O crescimento da RCC foi tão espantoso que no ano seguinte a sua fundação, foi realizado um congresso nacional nos EUA, onde se reuniram centenas de pessoas. Este movimento é caracteriza-se por introduzir mudanças nos rituais da Igreja Católica. Ele possui uma grande especificidade marcada pela presença e atuação dos conhecidos grupos de oração. Neles, a vida carismática é vivenciada com mais intensidade. É lá que o fiel pode cantar, adorar, orar, pular, expressar com performances, a sua fé e relacionamento com o Divino. “Os grupos de oração são a base da vida carismática. São encontros semanais que procuram a renovação espiritual dos participantes.” (PRANDI, Idem, p. 35). Eles não têm a função de substituir as ações sacramentais (batismo, primeira comunhão, crisma, casamento etc.), mas sim complementá-los, ao trazer os participantes para a “vida no espirito”.

No grupo de oração, a lógica comunitária é fortalecida, e a identificação com o que significa ser cristão, é manifesta. Participar dos grupos de oração, segundo Prandi (1997, p. 37), é tido pelos carismáticos como “viver um relacionamento intimo com a Santíssima Trindade”. Informa o autor que o cotidiano no grupo de oração é marcado em cinco etapas ou movimentos: (1) Momento voltado para a contrição; (2) Os fiéis são levados para uma profunda adoração e louvor; (3) Momento de confissão; (4) É feito silêncio para a leitura e interpretação do texto bíblico e, (5) Momento de testemunhos (PRANDI, 1997, p.62-3).

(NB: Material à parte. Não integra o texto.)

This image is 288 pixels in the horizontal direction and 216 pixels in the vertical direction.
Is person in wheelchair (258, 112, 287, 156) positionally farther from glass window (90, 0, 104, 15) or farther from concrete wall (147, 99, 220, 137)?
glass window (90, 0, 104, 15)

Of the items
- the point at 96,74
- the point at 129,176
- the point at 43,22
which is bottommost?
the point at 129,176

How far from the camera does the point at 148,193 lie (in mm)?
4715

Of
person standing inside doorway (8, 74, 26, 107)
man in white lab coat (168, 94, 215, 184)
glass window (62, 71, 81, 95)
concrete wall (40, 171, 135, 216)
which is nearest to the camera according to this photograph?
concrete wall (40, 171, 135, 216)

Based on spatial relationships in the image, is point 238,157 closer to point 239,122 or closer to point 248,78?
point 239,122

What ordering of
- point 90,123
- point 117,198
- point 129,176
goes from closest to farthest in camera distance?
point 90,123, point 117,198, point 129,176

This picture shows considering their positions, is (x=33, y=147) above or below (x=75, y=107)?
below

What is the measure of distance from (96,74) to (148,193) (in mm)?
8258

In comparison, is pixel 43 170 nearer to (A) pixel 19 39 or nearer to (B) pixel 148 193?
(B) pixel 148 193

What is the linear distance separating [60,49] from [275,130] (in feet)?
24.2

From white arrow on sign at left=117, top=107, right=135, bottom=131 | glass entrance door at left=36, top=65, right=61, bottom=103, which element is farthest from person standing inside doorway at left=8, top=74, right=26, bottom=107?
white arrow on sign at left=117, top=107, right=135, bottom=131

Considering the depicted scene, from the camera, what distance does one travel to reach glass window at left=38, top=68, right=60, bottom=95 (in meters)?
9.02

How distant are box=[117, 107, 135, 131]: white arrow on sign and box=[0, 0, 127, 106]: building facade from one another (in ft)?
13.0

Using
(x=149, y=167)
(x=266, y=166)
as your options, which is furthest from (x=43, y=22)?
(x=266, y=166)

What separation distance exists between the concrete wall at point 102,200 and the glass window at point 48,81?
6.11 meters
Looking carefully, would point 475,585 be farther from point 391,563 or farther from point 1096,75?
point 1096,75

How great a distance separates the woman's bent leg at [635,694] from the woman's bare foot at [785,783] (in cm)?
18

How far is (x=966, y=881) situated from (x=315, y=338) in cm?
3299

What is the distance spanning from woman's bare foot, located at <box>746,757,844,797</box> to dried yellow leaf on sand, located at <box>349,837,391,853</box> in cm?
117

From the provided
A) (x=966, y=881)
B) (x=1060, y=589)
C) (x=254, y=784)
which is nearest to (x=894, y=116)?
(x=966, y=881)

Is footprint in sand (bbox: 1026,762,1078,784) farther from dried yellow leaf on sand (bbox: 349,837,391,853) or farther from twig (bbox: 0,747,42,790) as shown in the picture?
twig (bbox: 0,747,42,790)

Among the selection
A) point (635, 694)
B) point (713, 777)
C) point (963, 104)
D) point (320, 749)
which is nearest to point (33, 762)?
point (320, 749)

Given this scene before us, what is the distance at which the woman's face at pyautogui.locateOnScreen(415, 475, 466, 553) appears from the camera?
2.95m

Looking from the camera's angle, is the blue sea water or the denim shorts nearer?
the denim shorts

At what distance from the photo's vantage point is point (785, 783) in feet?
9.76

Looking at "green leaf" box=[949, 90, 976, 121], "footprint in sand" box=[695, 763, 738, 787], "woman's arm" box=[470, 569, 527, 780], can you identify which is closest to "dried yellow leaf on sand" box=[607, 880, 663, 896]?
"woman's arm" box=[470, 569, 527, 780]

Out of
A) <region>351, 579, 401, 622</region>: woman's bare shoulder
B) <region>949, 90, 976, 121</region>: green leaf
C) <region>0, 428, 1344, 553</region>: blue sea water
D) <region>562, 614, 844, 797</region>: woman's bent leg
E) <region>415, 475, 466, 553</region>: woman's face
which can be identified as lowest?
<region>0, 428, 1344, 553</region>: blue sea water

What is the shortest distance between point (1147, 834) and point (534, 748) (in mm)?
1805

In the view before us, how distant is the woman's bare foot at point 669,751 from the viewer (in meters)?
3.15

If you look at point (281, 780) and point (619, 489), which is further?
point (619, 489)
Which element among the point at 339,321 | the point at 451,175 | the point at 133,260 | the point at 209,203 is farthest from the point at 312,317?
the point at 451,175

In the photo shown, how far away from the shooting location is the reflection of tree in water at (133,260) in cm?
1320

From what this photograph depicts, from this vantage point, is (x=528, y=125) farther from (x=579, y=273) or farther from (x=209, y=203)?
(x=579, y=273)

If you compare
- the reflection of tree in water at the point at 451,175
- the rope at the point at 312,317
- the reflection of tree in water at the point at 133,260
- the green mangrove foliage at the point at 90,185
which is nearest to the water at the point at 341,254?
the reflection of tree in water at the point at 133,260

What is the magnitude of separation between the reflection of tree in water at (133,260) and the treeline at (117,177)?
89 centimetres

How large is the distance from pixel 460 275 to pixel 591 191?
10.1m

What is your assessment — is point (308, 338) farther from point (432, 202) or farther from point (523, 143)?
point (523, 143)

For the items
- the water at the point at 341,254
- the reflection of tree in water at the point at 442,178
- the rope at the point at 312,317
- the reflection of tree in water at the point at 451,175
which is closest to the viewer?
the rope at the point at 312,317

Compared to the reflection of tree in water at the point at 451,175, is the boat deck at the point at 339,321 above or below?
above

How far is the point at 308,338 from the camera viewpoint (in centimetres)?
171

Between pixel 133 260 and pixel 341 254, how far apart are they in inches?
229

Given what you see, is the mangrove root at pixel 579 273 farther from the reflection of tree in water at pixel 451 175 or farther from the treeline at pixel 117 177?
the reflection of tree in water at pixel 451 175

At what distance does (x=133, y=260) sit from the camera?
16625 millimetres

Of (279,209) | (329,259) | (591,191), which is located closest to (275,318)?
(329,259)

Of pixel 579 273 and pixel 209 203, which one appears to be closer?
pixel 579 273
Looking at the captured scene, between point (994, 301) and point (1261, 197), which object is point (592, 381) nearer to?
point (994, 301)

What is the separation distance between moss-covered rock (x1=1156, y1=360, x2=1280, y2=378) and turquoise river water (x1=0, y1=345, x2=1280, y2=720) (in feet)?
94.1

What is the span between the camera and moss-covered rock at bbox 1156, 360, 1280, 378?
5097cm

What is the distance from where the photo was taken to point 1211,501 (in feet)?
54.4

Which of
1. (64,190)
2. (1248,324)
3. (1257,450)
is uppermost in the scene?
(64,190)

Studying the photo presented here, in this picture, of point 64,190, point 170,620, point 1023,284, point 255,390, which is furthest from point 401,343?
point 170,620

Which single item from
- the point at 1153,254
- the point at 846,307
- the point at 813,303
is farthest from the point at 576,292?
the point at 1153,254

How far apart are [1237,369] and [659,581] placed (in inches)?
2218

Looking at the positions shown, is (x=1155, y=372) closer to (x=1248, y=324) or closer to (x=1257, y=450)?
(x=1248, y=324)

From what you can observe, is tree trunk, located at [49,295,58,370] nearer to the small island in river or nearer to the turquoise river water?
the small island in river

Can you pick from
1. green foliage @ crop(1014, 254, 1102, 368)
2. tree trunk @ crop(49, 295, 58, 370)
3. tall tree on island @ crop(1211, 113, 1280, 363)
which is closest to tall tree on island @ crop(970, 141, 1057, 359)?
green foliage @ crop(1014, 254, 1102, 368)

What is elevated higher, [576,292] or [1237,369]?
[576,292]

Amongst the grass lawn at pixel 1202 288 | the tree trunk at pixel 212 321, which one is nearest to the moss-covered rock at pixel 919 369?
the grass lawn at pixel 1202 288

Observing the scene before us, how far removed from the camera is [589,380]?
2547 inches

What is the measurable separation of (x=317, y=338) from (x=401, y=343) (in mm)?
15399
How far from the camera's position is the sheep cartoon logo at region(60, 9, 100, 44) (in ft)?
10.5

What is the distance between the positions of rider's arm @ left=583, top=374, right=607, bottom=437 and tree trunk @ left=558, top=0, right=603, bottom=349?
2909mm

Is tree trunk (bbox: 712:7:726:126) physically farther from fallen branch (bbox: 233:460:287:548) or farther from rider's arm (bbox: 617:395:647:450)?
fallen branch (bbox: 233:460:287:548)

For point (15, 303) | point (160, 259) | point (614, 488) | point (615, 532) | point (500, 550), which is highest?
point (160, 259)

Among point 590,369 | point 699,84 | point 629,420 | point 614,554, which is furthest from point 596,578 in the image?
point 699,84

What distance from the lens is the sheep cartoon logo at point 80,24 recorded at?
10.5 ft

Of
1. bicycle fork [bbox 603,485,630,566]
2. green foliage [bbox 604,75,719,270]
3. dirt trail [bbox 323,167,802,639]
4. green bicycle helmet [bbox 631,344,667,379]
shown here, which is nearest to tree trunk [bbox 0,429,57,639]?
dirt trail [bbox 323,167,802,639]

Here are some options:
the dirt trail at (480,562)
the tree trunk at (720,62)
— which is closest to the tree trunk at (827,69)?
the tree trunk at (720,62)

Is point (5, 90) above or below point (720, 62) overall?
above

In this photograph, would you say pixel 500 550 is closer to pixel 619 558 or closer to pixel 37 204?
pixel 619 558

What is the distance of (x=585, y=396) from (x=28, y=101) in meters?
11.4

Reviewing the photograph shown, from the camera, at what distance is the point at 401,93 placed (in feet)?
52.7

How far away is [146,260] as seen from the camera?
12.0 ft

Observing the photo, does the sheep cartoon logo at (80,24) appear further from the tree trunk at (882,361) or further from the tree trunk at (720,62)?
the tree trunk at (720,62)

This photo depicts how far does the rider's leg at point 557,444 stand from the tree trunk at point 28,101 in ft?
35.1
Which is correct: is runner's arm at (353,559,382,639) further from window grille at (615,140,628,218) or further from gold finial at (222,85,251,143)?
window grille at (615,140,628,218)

Nos encontros dos grupos de oração, os fiéis presenciam momentos de cura, libertação e da manifestação do Espirito Santo mediante o “falar em línguas”. Estes momentos são

testemunhas para o fortalecimento da fé e da certeza de que os problemas podem ser resolvidos, além de fortalecer a ligação com a fé católica.

Quando comparamos a Teologia da Libertação, promovida dentro dos espaços das CEB’s e o Movimento da RCC, vemos que enquanto a primeira estava mais ligada a fomentar atitudes politizadoras nos seus adeptos, buscando com isso mudanças sociais, a RCC, alienava-se da realidade social, procurando desenvolver uma religiosidade mística e de ação midiática, além de cobrar mudanças no comportamento de seus adeptos.

No entanto, apresentam alguns pontos em comum, ou seja, ambos tiveram maciça participação dos leigos e organizavam-se sobre a lógica comunitária. Os leigos eram de fundamental importância para a organização, disseminação, liderança e desenvolvimento das atividades em grupo, e é essa participação que fortaleceu e ampliou a atuação desses dois movimentos eclesiásticos. Atualmente, vemos que os grupos de oração da RCC têm aumentado mais em relação às CEB’s.